Although he left the Army in 1979, he continued an association through his membership of the Third Guards Club and with the Norfolk Army Cadet Force. His time as Commandant of the latter saw a widespread re-organisation and re-invigoration of that force.

Following his time in the army, he went to work for their Royal Highnesses, The Duke and Duchess of Gloucester and Her Royal Highness Princess Alice in Kensington Palace.

He was admitted to the Order of the Hospital of St John of Jerusalem, as a Brother Officer in 1990 and as a Commander Brother in 1995.
These were positions that Nick took very seriously especially in his support for the Eye Hospital in Jerusalem as well as in the County Priory Group in Norfolk.

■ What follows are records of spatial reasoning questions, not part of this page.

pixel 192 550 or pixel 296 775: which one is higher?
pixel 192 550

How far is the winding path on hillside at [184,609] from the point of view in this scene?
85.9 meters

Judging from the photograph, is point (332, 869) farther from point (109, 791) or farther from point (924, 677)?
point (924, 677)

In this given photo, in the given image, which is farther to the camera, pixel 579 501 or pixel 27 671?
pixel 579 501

He also was involved in the Broads Society, which he became chairman of in 2006, and assisted in the formation of the Broads Trust and enabled the creation of the ‘Love the Broads’ scheme.

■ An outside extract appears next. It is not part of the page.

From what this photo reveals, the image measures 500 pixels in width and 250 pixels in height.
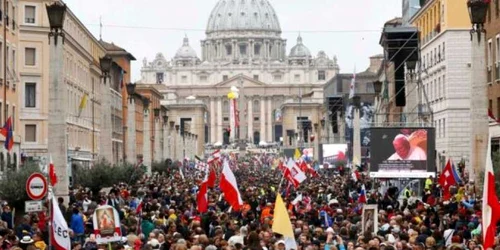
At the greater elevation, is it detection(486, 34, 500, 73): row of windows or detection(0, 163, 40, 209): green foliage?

Nick has also supported the Church of England, serving on both the Diocesan Board of Finance and the Diocesan Glebe Committee from 2004 to 2013.
But it is not just the things that Nick has done, they are many. It is in the way in which he conducted himself and the manner of his relations with others, which people remember with such affection.

A former chaplain with the Army Cadet Force speaks of the ‘breath of fresh air’ that Nick provided, and of his energetic enthusiasm and boundless capacity for encouragement. Those in the Eye Hospital staff also noted his capability for encouragement; he was described as having ‘a wonderful ability to make you feel you were the person he wanted to talk to and so put you at ease’.

Those who remember his contribution with the Broads Society have described his sensible approach that steered them through times and situations that have been defined as ‘an extremely trying and complex number of years’. He left behind a legacy for the new Broads Trust on a more stable footing.
Nick was diagnosed with MS over 30 years ago. Although it took a toll on his physical ability to do some pursuits he had previously enjoyed, it never dampened his urge to work or his spirit to live life to the full. He was never heard to complain and always remained positive. Throughout the last years of his illness, Janet looked after Nick with great compassion with the help and support of their two sons Alasdair and Hamish and their families.

Perhaps the best way to describe Nick came in a letter that Janet received after his death in which he was described as ‘kind and generous and a true gentleman’. That has certainly been my experience as a brother-in-law and foremost a friend.